(Passage shown)
Re: Cognitive Linguistics, "The Language Instinct", and High-Functioning Autistics
From: | Jörg Rhiemeier <joerg_rhiemeier@...> |
Date: | Monday, May 15, 2006, 19:32 |
Hallo!
On Sat, 13 May 2006 19:03:48 +0100, And Rosta wrote:
> It is surely uncontroversial that there is a 'language instinct', i.e. that
> human infants have a talent for learning language, which wanes at puberty.
I think what is controversial about the "language instinct" is mainly the
term, not so much the phenomenon itself. There can be no doubt that humans
have an innate faculty for learning languages which non-human animals lack
(as numerous failed attempts to teach languages to non-human animals show),
and it is also evident that learning languages becomes more difficult
towards adulthood.
> There has traditionally been controversy over what is the content (nature
> and amount) of this faculty. To my (pretty meagre) knowledge, the most
> egregiously unparsimonious theories of the content of the language faculty
> have been Transformational Grammar c. 1965--1992, and Optimality Theory.
What bugs me about those and several other theories is that they describe
language in terms that seem very artificial and remote from the way laypeople
perceive it, and probably are equally remote from the way our brains actually
process language. What also bugs me about many such theories is that they
break down when one attempts to apply them to "exotic" languages that
substantially differ in their grammatical structure from English - it has
indeed been claimed that many contemporary theories of language are in fact
just theories of English, and I seem to remmeber reading somewhere that
Chomsky doesn't speak any foreign language, though I don't know whether
that's true. It is probably true with many of his successors, though.
(End Passage shown)
(Recorded data)
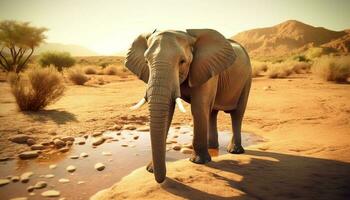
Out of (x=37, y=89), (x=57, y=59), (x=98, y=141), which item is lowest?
(x=57, y=59)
(End Recorded data)
### Work instruction 1
In the message about the language instinct, which two theories does the quoted writer call the most egregiously unparsimonious accounts of the language faculty?
### Work instruction 2
Write the next part of the message about the language instinct, picking up after its final sentence.

### Exercise output 1
Transformational Grammar c. 1965–1992, and Optimality Theory.

### Exercise output 2
On Sat, 13 May 2006 19:10:14 +0100, And Rosta wrote:
> I'd thought that autistics have relatively unimpaired language, but highly
> impaired pragmatics (i.e. impaired Theory of Mind faculty). And in contrast,
> Williams Syndrome has highly impaired language but very proficient
> pragmatics (unimpaired Theory of Mind faculty). Or something like that.
> Maybe I'd got it wrong.
Autism often goes along with speech disorder. Many autists don't speak at
all; many speak in "pathological" ways (e.g. echolaly); many, many autists
take everything literally and cannot "read between the lines". But lighter
forms of autism, such as Asperger's syndrome, indeed do not involve clinically
relevant peculiarities of language.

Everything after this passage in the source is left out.